- 作成日 : 2023年6月30日
原価管理とは?概要や管理方法、効率的な管理のポイントなどを解説

原価管理とは、製品・サービスの創出に必要な労務費や材料費などの原価を管理する活動全般を指します。
原価管理は、企業の利益を適切に把握し、財務諸表の作成や事業計画の策定を行う上で欠かせません。本記事では、原価管理の概要や管理方法、効率的な管理のポイントなどについて解説します。
目次
原価管理とは
はじめに、原価管理の概要や種類などについて解説します。
原価管理の概要
原価管理とは、製品やサービスを生み出すためにかかった材料費や労務費などの原価を管理する活動や取り組みを指します。
原価管理は、企業の利益を正しく把握し、決算書の作成や事業計画の策定を行うために重要な管理活動です。
原価管理は、大きく「総合原価管理」と「個別原価管理」に分けられます。
総合原価管理とは
総合原価管理は、一定期間における全ての製品原価を生産量の総数で割り、原価の平均値を算出する管理方法です。製造業など、主に製品を大量生産する工場などで用いられます。
たとえば、ある期間における製品の総原価が3,000,000円で、総生産数が200個の場合、平均原価は15,000円となります。
個別原価管理とは
個別原価管理は、ソフトウェア開発などのプロジェクト単位で原価を計算する管理方法です。ソフトウェア業界やコンサルティング業界など、プロジェクト単位で仕事を進める場合に用いられます。
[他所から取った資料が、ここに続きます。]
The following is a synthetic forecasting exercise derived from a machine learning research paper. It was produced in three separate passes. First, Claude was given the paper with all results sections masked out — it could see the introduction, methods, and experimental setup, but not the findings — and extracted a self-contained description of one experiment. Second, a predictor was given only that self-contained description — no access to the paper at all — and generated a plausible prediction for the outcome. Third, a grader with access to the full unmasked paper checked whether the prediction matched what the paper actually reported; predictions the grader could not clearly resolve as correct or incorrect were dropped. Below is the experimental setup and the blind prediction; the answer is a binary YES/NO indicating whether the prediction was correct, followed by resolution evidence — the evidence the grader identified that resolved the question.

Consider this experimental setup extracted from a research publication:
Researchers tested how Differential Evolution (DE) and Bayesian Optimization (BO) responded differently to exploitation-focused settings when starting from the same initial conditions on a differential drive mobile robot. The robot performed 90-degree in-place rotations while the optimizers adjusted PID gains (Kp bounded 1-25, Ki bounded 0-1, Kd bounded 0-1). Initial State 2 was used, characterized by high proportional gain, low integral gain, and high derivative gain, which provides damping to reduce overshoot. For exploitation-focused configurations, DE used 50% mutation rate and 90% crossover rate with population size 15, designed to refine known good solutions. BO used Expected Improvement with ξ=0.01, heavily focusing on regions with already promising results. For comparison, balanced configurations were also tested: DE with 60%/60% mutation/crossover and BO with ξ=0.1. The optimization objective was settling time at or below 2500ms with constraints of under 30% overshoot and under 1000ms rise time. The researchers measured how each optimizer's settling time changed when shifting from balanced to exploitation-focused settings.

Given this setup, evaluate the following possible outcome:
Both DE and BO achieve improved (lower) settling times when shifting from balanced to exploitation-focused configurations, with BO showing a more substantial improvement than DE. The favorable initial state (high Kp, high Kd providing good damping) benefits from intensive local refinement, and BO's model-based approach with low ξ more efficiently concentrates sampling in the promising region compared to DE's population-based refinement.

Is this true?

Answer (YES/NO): NO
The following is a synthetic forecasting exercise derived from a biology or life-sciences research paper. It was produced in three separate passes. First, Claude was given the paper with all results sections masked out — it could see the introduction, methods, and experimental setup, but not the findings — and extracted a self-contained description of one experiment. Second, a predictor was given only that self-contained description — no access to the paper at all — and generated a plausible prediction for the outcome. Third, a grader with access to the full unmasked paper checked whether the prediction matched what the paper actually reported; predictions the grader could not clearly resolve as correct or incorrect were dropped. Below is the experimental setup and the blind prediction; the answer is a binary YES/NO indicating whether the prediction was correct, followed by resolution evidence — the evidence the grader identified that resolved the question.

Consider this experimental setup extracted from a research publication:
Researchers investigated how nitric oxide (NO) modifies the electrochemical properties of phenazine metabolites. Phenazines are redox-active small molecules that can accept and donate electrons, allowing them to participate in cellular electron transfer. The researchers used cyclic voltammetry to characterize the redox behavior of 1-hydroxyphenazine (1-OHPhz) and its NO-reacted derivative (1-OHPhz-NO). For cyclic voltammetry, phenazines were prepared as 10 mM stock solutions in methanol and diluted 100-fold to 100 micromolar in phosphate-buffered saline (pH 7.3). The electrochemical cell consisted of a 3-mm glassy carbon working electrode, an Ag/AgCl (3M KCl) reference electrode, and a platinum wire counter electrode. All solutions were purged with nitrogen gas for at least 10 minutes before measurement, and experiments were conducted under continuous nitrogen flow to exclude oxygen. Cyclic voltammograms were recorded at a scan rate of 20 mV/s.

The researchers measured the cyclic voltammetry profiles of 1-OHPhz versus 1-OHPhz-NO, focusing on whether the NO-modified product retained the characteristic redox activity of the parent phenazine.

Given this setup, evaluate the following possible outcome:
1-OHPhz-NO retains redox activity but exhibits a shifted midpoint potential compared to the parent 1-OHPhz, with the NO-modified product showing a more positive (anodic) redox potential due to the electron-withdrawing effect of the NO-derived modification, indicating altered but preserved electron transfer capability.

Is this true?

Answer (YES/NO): NO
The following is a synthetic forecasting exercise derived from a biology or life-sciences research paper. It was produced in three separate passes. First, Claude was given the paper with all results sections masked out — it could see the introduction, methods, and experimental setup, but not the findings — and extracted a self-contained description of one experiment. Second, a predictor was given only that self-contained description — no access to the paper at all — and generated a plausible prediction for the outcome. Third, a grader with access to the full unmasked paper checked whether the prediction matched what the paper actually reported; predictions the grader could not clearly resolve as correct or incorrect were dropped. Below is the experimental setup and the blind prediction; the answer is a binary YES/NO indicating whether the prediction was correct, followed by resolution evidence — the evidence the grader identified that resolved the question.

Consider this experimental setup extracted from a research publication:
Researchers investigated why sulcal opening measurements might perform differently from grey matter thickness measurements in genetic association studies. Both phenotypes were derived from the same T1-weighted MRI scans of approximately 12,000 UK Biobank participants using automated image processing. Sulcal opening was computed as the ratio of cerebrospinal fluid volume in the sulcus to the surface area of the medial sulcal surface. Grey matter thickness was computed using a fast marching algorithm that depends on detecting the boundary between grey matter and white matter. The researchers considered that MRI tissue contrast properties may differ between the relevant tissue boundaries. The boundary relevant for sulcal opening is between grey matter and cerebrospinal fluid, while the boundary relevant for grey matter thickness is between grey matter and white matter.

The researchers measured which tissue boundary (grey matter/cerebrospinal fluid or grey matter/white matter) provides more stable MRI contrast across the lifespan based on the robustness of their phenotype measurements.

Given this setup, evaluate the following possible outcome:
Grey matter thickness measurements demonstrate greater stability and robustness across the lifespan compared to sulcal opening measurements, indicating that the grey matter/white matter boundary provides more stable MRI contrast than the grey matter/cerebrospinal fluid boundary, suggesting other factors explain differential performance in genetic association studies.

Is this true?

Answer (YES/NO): NO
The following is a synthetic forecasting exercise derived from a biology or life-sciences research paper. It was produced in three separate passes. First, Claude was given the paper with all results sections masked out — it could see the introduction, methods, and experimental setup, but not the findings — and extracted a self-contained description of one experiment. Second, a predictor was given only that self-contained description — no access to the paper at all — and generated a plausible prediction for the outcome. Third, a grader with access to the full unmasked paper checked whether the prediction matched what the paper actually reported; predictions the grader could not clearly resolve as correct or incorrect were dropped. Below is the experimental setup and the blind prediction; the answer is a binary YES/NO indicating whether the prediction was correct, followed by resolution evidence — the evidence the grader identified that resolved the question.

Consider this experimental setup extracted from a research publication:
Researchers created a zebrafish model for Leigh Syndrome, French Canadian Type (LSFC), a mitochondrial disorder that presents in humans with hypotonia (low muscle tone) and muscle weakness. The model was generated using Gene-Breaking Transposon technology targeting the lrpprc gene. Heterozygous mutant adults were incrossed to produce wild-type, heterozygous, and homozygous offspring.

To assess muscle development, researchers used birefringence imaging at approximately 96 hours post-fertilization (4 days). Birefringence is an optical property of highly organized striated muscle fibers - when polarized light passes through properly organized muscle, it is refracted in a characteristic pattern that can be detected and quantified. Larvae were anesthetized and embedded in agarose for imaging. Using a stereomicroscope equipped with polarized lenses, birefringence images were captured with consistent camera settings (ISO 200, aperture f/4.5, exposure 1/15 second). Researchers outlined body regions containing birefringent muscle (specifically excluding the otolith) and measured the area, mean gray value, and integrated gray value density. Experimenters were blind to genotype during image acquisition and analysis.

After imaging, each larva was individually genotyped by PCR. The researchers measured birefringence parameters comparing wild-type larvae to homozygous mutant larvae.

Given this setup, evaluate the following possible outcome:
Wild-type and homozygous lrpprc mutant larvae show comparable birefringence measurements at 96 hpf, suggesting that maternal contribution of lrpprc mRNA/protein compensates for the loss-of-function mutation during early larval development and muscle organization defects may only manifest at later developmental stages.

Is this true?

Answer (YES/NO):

ソフトウェア開発などの場合、プロジェクトによって仕様や原価が異なるため、個別に原価計算を行うことが必要です。
予算管理との違い
原価管理と予算管理の主な違いは、管理対象のスコープの違いにあります。予算管理では、企業の予算編成や各事業への予算配分、予算の執行管理などを行うため、原価管理を含めたより広い範囲での管理活動となります。
原価計算との違い
原価計算は、製品やサービス、プロジェクトにかかった原価の計算作業を指し、原価管理の一部に当たります。原価管理は、原価計算を行った上で原価の進捗管理や改善検討なども行うため、原価計算だけに留まらない管理活動となります。
原価管理の実施方法・手順
ここでは、ソフトウェア開発プロジェクトの個別原価管理を例に、原価管理の実施方法・手順について解説します。実施の流れは以下のとおりです。
- 原価情報の入力・集計
- 費目別の原価計算
- 部門別の配賦
- プロジェクト別の原価計算
- 原価管理のレポーティング
- 計画と実績の差異分析および改善検討
原価情報の入力・集計
開発現場の社員の作業工数や外注費用、サーバー費用といったプロジェクトの原価情報の入力・集計を行います。原価情報を正確に管理するためには、現場の担当者に日々の作業工数を忘れないうちに入力してもらうことが重要です。
費目別の原価計算
原価情報を集めたら、まずは費目別に原価計算を行います。費目別の種類は、大きく直接費と間接費に分けられます。ソフトウェア開発に直接関係する労務費や外注費などは直接費に分類し、オフィスの賃料や光熱費などの間接的な費用は間接費に分類しましょう。
部門別の配賦
費目別の原価計算で間接費となった項目について、各部門の人員数や作業時間などの基準に沿って部門ごとに割り当てます。
プロジェクト別の原価計算
各部門に配賦された間接費を、人月比などを基準に各プロジェクトに配賦します。費目別の原価計算で集計した直接費と各プロジェクトに配賦された間接費を合算することで、プロジェクトごとの原価が算出可能です。
原価管理のレポーティング
原価管理の状況は、経理担当内に留めず、開発現場や管理者、経営層などとも共有していくことが大切です。関係者に共有する際は、表やグラフなどを活用し、分かりやすい形でレポーティングするようにしましょう。
計画と実績の差異分析および改善検討
計画した原価情報と実際の原価実績の差異分析を行います。原価実績として、どの費目にどの程度の原価が実際にかかっているかを把握し、計画時の原価情報と突き合わせます。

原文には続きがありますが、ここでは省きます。